The situation in Iraq continued to deteriorate over the next two years with more and more soldiers and civilians getting killed and wounded, and in the spring of 2006 a group of retired generals spoke out against Mr. Rumsfeld. “While I was still considering a personnel change,” Mr. Bush writes, “there was no way I was going to let a group of retired officers bully me into pushing out the civilian secretary of defense. It would have looked like a military coup and would have set a disastrous precedent.”
And so Mr. Rumsfeld stayed on in the job until an old friend of Mr. Bush’s from high school and college (whom he had appointed to the President’s Foreign Intelligence Advisory Board) suggested Robert M. Gates as a replacement. “Why hadn’t I thought of Bob?” Mr. Bush wonders.
Mr. Bush’s portrait of Mr. Cheney reaffirms many reporters’ depiction of him as a steamrolling force for military intervention in Iraq. And Mr. Bush’s description of the momentum toward war echoes that found in Mr. Woodward’s book “Plan of Attack,” in which there was building pressure for action: Mr. Bush says that the Federal Reserve chairman, Alan Greenspan, told him “the uncertainty was hurting the economy,” and that Prince Bandar bin Sultan of Saudi Arabia told him “the Middle East wanted a decision.”

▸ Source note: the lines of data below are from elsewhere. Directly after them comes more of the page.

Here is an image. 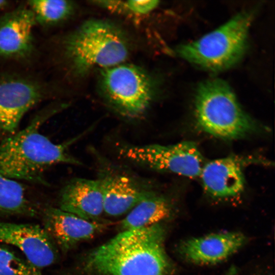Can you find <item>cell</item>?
Instances as JSON below:
<instances>
[{
  "label": "cell",
  "mask_w": 275,
  "mask_h": 275,
  "mask_svg": "<svg viewBox=\"0 0 275 275\" xmlns=\"http://www.w3.org/2000/svg\"><path fill=\"white\" fill-rule=\"evenodd\" d=\"M160 224L124 230L94 249L85 269L94 275H168L171 263Z\"/></svg>",
  "instance_id": "6da1fadb"
},
{
  "label": "cell",
  "mask_w": 275,
  "mask_h": 275,
  "mask_svg": "<svg viewBox=\"0 0 275 275\" xmlns=\"http://www.w3.org/2000/svg\"><path fill=\"white\" fill-rule=\"evenodd\" d=\"M49 109L38 115L24 129L10 134L0 143V172L15 180L44 184V172L60 163L79 164L68 148L77 139L57 144L42 133L43 123L56 111Z\"/></svg>",
  "instance_id": "7a4b0ae2"
},
{
  "label": "cell",
  "mask_w": 275,
  "mask_h": 275,
  "mask_svg": "<svg viewBox=\"0 0 275 275\" xmlns=\"http://www.w3.org/2000/svg\"><path fill=\"white\" fill-rule=\"evenodd\" d=\"M197 125L217 138L232 140L254 133L258 126L242 109L229 85L217 78L201 83L195 98Z\"/></svg>",
  "instance_id": "3957f363"
},
{
  "label": "cell",
  "mask_w": 275,
  "mask_h": 275,
  "mask_svg": "<svg viewBox=\"0 0 275 275\" xmlns=\"http://www.w3.org/2000/svg\"><path fill=\"white\" fill-rule=\"evenodd\" d=\"M64 48L71 69L78 75L94 68L105 69L122 64L129 52L121 31L100 20H89L80 25L66 38Z\"/></svg>",
  "instance_id": "277c9868"
},
{
  "label": "cell",
  "mask_w": 275,
  "mask_h": 275,
  "mask_svg": "<svg viewBox=\"0 0 275 275\" xmlns=\"http://www.w3.org/2000/svg\"><path fill=\"white\" fill-rule=\"evenodd\" d=\"M254 12L238 13L214 31L176 49L184 60L206 70L217 72L236 64L244 54Z\"/></svg>",
  "instance_id": "5b68a950"
},
{
  "label": "cell",
  "mask_w": 275,
  "mask_h": 275,
  "mask_svg": "<svg viewBox=\"0 0 275 275\" xmlns=\"http://www.w3.org/2000/svg\"><path fill=\"white\" fill-rule=\"evenodd\" d=\"M100 85L110 103L129 117L143 114L152 100L153 86L150 78L132 65L120 64L104 69Z\"/></svg>",
  "instance_id": "8992f818"
},
{
  "label": "cell",
  "mask_w": 275,
  "mask_h": 275,
  "mask_svg": "<svg viewBox=\"0 0 275 275\" xmlns=\"http://www.w3.org/2000/svg\"><path fill=\"white\" fill-rule=\"evenodd\" d=\"M119 151L122 155L135 163L190 178L199 177L204 164L198 146L190 141L170 145L124 146Z\"/></svg>",
  "instance_id": "52a82bcc"
},
{
  "label": "cell",
  "mask_w": 275,
  "mask_h": 275,
  "mask_svg": "<svg viewBox=\"0 0 275 275\" xmlns=\"http://www.w3.org/2000/svg\"><path fill=\"white\" fill-rule=\"evenodd\" d=\"M44 97L42 86L34 80L0 76V131L14 133L24 115Z\"/></svg>",
  "instance_id": "ba28073f"
},
{
  "label": "cell",
  "mask_w": 275,
  "mask_h": 275,
  "mask_svg": "<svg viewBox=\"0 0 275 275\" xmlns=\"http://www.w3.org/2000/svg\"><path fill=\"white\" fill-rule=\"evenodd\" d=\"M0 242L17 247L38 269L52 264L58 257L55 243L38 225L0 222Z\"/></svg>",
  "instance_id": "9c48e42d"
},
{
  "label": "cell",
  "mask_w": 275,
  "mask_h": 275,
  "mask_svg": "<svg viewBox=\"0 0 275 275\" xmlns=\"http://www.w3.org/2000/svg\"><path fill=\"white\" fill-rule=\"evenodd\" d=\"M244 159L230 156L204 164L199 177L206 193L217 199L234 198L244 188Z\"/></svg>",
  "instance_id": "30bf717a"
},
{
  "label": "cell",
  "mask_w": 275,
  "mask_h": 275,
  "mask_svg": "<svg viewBox=\"0 0 275 275\" xmlns=\"http://www.w3.org/2000/svg\"><path fill=\"white\" fill-rule=\"evenodd\" d=\"M36 22L29 8L21 7L0 18V58L22 59L34 49L33 29Z\"/></svg>",
  "instance_id": "8fae6325"
},
{
  "label": "cell",
  "mask_w": 275,
  "mask_h": 275,
  "mask_svg": "<svg viewBox=\"0 0 275 275\" xmlns=\"http://www.w3.org/2000/svg\"><path fill=\"white\" fill-rule=\"evenodd\" d=\"M44 229L64 252L79 242L92 238L106 228L108 223L85 219L60 208H47L44 215Z\"/></svg>",
  "instance_id": "7c38bea8"
},
{
  "label": "cell",
  "mask_w": 275,
  "mask_h": 275,
  "mask_svg": "<svg viewBox=\"0 0 275 275\" xmlns=\"http://www.w3.org/2000/svg\"><path fill=\"white\" fill-rule=\"evenodd\" d=\"M246 241L239 232L213 233L188 239L178 248L181 255L193 263L207 265L222 262L237 252Z\"/></svg>",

But while many books like “The Bushes” by Peter Schweizer and Rochelle Schweizer and “The Bush Tragedy” by Jacob Weisberg have emphasized the differences between George W. Bush and his father — and No. 43’s need to differentiate himself from No. 41 — the younger Bush takes pains in this memoir to underscore his closeness with his dad.
He says that during family Christmas celebrations in 2002 his father said: “You know how tough war is, son, and you’ve got to try everything you can to avoid war,” and then added, “But if the man won’t comply, you don’t have any other choice.” Later, after Bush the Younger gave the order to go to war, he says that his father sent him a note saying: “You are doing the right thing. Your decision, just made, is the toughest decision you’ve had to make up until now. But you made it with strength and with compassion.”
Mr. Bush says he left office satisfied that “I had always done what I believed was right.” Since then, he says, he’s comfortably settled back into ordinary life. Shortly after moving to Dallas, he writes, he took his dog Barney for an early morning walk: “Barney spotted our neighbor’s lawn, where he promptly took care of his business. There I was, the former president of the United States, with a plastic bag on my hand, picking up that which I had been dodging for the past eight years.”